- Date: 14–18 February
- Edition: 3rd
- Category: Tier II
- Prize money: $430,000
- Surface: Carpet / indoor
- Location: Paris, France
- Venue: Stade Pierre de Coubertin

Champions

Singles
- Steffi Graf

Doubles
- Meredith McGrath Larisa Savchenko
| Open Gaz de France |

= 1995 Open Gaz de France =

The 1995 Open Gaz de France was a women's tennis tournament played on indoor carpet courts at the Stade Pierre de Coubertin in Paris, France, that was part of Tier II of the 1995 WTA Tour.
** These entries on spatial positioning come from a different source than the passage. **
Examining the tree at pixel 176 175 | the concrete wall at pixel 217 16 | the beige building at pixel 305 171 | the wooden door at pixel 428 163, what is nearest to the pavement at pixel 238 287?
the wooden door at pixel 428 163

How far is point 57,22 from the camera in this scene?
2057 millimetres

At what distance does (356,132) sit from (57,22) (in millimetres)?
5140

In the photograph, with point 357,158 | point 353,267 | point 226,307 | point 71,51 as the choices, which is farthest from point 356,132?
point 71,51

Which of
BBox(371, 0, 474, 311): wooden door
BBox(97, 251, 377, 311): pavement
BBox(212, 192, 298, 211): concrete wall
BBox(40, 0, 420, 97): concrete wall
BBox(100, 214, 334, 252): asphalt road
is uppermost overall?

It was the third edition of the tournament and was held from 14 February until 18 February 1995. First-seeded Steffi Graf won the singles title and earned $79,000 first-prize money.

==Finals==
===Singles===

GER Steffi Graf defeated FRA Mary Pierce 6–2, 6–2
- It was Graf's 1st singles title of the year and the 87th of her career.

===Doubles===

USA Meredith McGrath / LAT Larisa Savchenko defeated NED Manon Bollegraf / AUS Rennae Stubbs 6–4, 6–1
- It was McGrath's 1st title of the year and the 19th of her career. It was Savchenko's 1st title of the year and the 52nd of her career.